> GIVEN REQUEST: Recast the rows from the line with "Which is furthest from (319,393)" to the line with "28.0 meters", both included, as a JSON list of strings with one string per line and blank lines omitted.

>> start

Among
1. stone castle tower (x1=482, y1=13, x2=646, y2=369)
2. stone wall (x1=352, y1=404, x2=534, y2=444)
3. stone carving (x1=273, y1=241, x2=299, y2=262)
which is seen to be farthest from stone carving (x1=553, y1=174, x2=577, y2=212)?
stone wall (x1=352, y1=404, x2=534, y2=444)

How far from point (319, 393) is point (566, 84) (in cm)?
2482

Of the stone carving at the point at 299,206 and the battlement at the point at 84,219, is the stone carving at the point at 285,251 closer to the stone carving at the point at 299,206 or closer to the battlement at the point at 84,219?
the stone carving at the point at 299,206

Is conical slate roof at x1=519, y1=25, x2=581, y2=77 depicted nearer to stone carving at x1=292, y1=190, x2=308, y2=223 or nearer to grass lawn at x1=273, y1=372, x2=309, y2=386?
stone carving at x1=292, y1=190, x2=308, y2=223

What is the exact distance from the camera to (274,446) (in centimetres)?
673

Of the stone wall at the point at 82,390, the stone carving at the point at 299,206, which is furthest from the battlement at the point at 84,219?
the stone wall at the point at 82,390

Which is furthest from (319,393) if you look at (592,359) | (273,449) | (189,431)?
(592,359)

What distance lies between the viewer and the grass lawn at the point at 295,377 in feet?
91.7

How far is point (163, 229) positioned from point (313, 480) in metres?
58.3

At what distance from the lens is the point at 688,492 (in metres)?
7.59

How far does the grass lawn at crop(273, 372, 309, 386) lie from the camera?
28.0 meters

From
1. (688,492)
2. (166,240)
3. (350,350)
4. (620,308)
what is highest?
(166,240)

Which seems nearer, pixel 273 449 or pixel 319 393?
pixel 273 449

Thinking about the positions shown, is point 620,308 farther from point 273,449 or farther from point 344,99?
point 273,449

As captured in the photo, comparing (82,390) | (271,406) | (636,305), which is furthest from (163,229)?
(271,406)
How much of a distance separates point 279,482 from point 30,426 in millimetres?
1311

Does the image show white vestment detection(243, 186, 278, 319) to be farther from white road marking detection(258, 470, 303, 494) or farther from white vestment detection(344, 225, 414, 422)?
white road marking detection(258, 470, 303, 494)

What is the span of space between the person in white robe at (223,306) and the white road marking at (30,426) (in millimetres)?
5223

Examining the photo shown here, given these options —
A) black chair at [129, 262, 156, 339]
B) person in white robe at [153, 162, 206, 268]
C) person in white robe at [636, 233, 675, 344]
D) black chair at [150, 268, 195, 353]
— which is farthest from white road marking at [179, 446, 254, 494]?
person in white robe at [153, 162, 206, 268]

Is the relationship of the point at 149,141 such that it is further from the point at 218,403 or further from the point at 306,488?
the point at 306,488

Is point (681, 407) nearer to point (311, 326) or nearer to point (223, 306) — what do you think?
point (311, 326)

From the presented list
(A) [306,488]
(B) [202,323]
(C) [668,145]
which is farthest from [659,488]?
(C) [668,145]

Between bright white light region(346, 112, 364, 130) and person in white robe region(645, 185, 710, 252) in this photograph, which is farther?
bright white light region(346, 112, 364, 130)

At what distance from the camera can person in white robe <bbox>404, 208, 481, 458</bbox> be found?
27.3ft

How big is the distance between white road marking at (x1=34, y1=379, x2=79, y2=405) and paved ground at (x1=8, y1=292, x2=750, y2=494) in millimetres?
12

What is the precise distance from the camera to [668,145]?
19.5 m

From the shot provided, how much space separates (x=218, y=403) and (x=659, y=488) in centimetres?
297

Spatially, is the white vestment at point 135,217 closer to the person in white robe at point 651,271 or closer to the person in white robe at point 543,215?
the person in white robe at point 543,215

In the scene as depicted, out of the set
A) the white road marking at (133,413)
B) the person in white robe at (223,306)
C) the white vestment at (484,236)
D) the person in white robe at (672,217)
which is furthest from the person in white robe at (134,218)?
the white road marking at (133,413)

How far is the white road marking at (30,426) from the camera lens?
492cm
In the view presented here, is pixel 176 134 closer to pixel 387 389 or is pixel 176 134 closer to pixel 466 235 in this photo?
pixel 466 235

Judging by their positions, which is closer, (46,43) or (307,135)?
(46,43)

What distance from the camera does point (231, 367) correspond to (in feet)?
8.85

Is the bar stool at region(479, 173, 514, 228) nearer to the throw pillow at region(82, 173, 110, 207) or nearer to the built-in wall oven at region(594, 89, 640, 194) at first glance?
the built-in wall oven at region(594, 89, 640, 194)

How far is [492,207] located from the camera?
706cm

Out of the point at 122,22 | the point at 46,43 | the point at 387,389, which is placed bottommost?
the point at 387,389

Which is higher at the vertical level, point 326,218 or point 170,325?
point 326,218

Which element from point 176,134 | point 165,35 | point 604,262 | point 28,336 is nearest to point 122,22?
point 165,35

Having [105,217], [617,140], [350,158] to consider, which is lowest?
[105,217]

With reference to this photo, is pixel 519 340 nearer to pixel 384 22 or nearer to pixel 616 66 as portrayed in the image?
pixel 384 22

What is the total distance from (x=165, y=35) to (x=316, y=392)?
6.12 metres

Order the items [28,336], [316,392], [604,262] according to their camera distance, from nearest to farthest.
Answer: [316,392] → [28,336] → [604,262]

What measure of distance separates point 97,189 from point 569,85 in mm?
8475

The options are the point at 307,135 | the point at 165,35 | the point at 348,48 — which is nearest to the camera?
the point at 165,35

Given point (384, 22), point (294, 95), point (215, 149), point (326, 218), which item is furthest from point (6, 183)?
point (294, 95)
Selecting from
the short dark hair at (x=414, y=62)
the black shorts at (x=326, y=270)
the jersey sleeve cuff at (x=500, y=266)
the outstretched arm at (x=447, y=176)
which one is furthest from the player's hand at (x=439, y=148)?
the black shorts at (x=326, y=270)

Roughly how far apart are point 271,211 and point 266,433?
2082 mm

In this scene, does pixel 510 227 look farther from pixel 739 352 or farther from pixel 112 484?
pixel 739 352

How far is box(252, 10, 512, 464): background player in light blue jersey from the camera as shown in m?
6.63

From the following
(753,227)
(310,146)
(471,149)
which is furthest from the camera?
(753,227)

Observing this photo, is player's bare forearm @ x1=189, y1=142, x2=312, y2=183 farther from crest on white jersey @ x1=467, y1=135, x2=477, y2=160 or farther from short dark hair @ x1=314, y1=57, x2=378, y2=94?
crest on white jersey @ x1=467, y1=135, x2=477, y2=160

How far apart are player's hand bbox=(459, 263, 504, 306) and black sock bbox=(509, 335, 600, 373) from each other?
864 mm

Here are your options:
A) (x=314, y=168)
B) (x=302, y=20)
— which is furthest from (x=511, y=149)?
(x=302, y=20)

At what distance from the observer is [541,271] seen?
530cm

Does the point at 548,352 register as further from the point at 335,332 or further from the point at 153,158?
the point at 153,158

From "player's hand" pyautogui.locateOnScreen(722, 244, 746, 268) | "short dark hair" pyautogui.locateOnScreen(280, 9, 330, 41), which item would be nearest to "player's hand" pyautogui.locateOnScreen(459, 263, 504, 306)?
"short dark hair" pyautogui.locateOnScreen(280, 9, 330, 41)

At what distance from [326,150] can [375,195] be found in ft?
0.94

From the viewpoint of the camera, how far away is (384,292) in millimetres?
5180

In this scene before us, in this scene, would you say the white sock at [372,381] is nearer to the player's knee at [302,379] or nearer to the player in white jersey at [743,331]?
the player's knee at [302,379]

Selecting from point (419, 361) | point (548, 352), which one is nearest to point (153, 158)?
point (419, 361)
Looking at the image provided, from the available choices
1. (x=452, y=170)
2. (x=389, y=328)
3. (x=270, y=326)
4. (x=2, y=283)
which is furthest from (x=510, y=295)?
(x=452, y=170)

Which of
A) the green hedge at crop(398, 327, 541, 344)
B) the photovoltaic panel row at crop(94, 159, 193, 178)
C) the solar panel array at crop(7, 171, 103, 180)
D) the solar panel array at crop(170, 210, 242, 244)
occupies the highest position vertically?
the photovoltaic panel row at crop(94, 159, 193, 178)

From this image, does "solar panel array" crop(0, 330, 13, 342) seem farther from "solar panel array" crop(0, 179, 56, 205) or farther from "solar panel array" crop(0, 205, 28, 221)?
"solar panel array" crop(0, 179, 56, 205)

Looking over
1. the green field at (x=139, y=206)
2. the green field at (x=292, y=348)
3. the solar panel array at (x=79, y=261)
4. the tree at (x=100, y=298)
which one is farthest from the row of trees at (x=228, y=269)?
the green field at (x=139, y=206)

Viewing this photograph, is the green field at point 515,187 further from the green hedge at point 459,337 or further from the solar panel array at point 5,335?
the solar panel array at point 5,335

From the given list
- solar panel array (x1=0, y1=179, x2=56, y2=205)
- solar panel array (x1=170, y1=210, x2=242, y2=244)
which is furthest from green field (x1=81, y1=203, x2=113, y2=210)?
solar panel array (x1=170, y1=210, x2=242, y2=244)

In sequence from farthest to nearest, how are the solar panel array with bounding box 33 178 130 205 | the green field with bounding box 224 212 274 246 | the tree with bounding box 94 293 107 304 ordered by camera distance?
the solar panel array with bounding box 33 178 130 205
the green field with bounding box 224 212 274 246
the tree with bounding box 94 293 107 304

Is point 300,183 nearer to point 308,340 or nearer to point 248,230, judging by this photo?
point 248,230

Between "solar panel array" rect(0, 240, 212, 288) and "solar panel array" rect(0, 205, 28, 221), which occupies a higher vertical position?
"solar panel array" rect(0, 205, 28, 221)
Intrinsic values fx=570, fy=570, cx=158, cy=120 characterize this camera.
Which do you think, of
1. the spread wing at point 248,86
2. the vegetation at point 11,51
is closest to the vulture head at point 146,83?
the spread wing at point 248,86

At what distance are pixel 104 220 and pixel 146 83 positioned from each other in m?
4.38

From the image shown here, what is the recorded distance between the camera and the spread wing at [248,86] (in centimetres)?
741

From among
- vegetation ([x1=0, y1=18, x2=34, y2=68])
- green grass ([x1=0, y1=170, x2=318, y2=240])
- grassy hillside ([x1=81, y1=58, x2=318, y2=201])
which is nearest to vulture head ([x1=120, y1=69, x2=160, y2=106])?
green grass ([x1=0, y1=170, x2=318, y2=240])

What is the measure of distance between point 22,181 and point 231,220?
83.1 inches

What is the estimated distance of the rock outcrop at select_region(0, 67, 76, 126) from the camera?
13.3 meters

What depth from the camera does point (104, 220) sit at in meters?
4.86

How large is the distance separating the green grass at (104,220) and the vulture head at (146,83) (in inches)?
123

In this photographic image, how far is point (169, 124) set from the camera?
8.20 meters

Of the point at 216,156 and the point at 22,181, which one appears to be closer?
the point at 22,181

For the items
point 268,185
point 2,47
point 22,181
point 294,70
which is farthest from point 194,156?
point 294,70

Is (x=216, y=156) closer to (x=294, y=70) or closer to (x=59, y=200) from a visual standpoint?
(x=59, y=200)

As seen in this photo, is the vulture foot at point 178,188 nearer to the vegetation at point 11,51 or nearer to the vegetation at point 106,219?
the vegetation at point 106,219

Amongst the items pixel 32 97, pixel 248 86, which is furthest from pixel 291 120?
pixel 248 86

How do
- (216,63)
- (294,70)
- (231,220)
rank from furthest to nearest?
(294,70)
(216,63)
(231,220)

>> end

> RESULT:
[
  "Which is furthest from (319,393) if you look at (592,359) | (273,449) | (189,431)?",
  "(592,359)",
  "What distance lies between the viewer and the grass lawn at the point at 295,377 in feet?",
  "91.7",
  "How far is point (163, 229) positioned from point (313, 480) in metres?",
  "58.3",
  "At what distance from the lens is the point at 688,492 (in metres)?",
  "7.59",
  "How far does the grass lawn at crop(273, 372, 309, 386) lie from the camera?",
  "28.0 meters"
]